WHAT NEEDS TO BE DONE: List each line below that contains the string "roof", copying every such line in full.

(A block of data)
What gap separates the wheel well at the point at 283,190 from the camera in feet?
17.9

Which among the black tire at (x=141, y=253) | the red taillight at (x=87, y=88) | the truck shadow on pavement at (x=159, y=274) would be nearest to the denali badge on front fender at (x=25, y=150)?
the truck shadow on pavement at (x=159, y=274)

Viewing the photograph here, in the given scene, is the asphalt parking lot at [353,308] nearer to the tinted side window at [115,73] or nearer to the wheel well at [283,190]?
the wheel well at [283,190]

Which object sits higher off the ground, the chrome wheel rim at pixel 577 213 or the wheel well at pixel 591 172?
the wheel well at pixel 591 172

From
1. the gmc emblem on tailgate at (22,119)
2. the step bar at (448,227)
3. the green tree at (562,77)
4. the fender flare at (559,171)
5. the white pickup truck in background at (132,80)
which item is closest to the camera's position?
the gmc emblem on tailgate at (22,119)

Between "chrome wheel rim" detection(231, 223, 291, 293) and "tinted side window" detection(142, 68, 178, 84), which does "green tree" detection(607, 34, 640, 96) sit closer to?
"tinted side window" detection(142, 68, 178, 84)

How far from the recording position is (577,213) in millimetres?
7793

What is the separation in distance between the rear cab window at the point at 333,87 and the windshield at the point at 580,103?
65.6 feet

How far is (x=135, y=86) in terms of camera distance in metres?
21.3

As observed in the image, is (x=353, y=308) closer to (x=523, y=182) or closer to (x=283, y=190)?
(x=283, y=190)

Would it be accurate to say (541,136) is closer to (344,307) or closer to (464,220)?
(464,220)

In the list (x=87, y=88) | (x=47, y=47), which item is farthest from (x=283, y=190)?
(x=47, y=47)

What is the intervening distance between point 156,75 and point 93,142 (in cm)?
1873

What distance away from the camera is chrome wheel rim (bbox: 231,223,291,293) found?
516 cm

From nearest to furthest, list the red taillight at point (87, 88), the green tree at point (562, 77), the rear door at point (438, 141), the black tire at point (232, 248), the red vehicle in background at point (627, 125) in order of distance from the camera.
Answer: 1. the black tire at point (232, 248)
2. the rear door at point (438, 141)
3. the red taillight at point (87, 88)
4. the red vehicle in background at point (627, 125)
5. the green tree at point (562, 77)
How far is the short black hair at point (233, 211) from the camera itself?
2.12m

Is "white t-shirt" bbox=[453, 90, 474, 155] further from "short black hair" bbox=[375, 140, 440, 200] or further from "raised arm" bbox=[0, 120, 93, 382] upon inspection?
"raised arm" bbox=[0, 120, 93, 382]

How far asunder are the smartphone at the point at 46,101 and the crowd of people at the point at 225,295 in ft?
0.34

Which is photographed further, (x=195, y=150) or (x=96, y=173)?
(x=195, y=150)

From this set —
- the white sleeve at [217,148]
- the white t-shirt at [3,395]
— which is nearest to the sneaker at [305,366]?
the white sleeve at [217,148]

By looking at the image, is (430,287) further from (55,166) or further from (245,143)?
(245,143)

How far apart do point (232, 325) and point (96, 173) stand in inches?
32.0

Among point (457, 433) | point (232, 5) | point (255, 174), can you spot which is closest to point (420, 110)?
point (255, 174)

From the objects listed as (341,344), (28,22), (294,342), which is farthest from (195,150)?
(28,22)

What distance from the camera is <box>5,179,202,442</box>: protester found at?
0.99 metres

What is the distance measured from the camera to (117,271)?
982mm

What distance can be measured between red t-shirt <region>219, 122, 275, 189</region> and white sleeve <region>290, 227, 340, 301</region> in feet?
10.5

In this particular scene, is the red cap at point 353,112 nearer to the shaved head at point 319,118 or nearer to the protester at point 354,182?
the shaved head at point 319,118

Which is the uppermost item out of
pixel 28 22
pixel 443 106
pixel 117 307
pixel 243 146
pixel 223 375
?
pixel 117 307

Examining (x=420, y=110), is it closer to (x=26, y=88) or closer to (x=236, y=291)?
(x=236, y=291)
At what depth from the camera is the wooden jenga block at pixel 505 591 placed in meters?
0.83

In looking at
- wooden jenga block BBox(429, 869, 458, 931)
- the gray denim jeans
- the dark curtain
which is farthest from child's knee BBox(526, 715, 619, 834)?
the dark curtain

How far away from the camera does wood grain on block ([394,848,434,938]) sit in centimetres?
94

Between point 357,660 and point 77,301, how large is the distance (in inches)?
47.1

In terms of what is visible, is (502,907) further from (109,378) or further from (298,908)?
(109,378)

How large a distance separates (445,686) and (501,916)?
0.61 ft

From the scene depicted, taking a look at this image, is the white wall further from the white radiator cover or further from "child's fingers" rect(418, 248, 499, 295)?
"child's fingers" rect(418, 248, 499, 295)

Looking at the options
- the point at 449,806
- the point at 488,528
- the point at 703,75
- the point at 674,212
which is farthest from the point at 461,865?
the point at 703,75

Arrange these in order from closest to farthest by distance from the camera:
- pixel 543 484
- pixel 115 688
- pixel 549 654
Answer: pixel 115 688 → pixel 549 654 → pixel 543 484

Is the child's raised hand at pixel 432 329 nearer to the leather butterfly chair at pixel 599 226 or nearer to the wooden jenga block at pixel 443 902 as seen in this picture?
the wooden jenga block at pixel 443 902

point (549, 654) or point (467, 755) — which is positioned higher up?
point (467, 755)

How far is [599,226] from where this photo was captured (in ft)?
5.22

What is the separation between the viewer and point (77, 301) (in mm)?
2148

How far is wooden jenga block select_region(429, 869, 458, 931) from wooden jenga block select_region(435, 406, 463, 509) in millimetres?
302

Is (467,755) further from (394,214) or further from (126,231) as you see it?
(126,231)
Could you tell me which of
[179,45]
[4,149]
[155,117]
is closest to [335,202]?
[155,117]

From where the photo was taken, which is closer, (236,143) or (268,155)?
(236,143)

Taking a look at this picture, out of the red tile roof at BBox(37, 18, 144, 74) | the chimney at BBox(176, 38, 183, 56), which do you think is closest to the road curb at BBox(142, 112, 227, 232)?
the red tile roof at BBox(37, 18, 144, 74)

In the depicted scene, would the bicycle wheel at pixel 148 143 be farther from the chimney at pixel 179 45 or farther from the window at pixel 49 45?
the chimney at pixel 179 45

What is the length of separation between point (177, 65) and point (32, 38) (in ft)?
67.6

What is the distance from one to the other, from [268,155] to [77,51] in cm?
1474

--

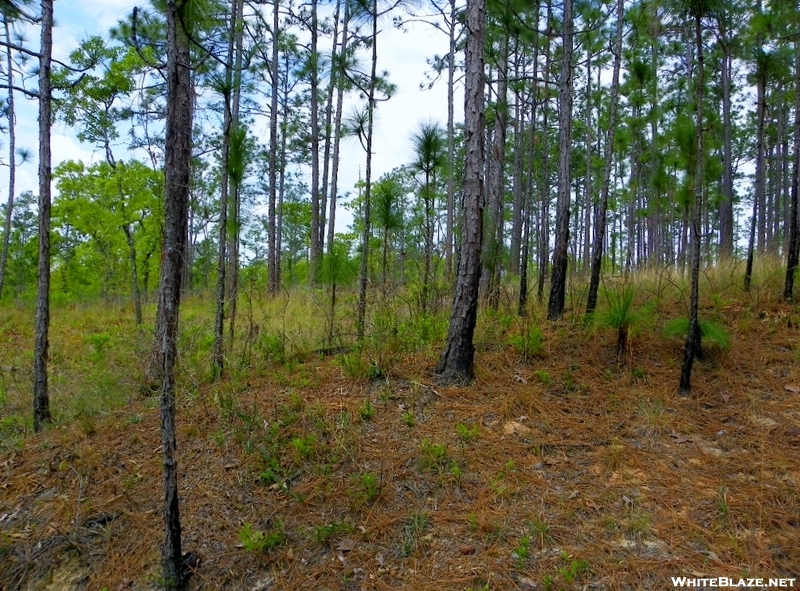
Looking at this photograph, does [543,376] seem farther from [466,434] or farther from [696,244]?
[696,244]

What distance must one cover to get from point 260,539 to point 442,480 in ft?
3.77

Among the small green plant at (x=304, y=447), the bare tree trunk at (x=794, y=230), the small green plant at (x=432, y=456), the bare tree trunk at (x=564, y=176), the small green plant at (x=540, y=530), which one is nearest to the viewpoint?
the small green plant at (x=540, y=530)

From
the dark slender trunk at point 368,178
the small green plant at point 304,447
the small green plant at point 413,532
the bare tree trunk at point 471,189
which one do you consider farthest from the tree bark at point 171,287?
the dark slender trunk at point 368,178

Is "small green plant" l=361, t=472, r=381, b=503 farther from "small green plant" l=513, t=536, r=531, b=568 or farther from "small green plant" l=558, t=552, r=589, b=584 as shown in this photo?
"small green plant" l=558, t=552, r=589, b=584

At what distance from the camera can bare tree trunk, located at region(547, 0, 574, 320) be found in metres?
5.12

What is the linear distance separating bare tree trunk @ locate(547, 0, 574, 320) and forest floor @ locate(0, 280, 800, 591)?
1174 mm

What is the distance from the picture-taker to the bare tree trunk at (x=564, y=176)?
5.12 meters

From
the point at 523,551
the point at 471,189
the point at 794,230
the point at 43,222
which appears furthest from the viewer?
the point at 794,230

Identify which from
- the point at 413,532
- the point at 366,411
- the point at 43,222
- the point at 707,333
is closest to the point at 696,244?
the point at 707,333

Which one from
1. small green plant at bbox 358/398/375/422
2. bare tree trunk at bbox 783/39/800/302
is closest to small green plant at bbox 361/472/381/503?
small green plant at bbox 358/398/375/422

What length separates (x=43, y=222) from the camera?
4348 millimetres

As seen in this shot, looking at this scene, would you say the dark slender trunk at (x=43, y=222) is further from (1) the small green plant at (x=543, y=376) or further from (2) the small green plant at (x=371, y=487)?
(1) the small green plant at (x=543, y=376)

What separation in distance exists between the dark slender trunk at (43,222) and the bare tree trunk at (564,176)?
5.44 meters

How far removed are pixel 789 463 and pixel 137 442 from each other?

--

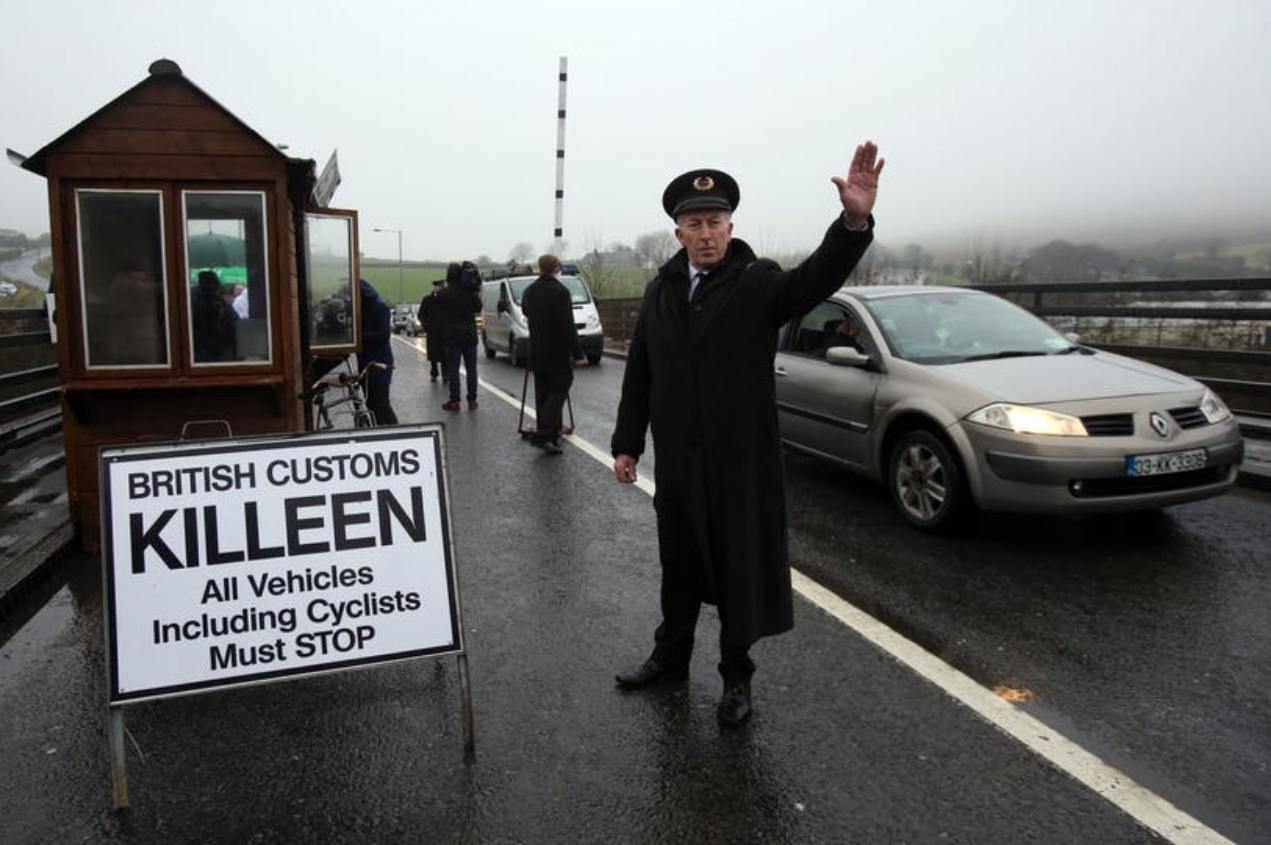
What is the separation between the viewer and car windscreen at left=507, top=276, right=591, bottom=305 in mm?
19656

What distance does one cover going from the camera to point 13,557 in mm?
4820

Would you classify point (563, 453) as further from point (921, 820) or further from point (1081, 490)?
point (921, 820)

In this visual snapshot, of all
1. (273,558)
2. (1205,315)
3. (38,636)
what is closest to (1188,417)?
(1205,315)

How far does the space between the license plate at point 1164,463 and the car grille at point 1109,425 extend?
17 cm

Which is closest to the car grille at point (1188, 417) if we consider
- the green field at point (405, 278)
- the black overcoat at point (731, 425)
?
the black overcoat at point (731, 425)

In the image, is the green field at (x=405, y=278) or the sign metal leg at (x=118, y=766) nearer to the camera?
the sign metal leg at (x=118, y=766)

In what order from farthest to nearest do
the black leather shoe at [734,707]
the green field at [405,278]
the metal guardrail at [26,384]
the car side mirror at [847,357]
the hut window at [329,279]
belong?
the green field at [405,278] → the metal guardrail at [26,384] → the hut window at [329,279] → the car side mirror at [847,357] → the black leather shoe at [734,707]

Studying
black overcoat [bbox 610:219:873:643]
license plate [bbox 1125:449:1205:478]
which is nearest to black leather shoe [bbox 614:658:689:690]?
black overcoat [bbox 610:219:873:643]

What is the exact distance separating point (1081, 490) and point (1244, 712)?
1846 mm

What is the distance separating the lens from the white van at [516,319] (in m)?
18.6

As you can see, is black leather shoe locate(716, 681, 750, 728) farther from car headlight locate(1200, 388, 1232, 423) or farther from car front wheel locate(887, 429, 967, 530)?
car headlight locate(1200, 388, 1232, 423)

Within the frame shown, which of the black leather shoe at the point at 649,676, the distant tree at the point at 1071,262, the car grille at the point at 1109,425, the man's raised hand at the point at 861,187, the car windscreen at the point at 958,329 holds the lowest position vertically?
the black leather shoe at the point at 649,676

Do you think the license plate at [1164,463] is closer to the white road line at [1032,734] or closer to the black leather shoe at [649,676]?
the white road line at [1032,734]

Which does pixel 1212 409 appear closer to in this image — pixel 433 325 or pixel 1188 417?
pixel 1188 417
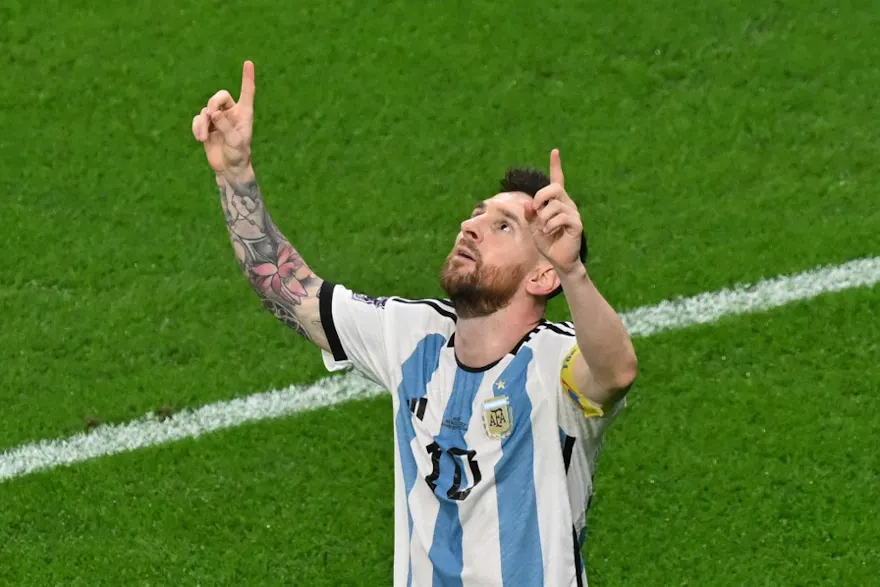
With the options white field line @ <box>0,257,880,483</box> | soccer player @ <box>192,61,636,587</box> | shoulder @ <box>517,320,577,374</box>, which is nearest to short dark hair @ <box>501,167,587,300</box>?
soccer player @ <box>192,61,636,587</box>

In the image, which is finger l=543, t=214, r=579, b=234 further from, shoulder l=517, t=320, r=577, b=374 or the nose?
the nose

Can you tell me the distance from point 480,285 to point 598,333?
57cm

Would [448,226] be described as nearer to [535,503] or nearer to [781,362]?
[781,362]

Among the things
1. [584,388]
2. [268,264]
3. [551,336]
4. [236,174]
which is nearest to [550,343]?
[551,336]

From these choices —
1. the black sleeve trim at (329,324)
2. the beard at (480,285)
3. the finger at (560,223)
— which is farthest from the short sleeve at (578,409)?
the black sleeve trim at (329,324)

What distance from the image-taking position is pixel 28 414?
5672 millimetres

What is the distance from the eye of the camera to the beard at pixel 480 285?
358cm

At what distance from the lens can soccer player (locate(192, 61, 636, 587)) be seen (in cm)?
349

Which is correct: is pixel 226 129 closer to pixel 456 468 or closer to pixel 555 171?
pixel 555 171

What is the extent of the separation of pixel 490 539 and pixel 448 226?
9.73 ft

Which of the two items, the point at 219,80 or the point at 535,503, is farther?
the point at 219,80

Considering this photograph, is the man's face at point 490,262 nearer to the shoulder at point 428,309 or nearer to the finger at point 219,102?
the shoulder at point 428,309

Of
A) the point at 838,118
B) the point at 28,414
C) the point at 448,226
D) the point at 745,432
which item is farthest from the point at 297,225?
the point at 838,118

ANSWER TO THIS TASK:
Taking a look at this picture, out of the red tile roof at BBox(37, 18, 144, 74) | the chimney at BBox(176, 38, 183, 56), which do you think is closest to the road curb at BBox(142, 112, 227, 232)?
the red tile roof at BBox(37, 18, 144, 74)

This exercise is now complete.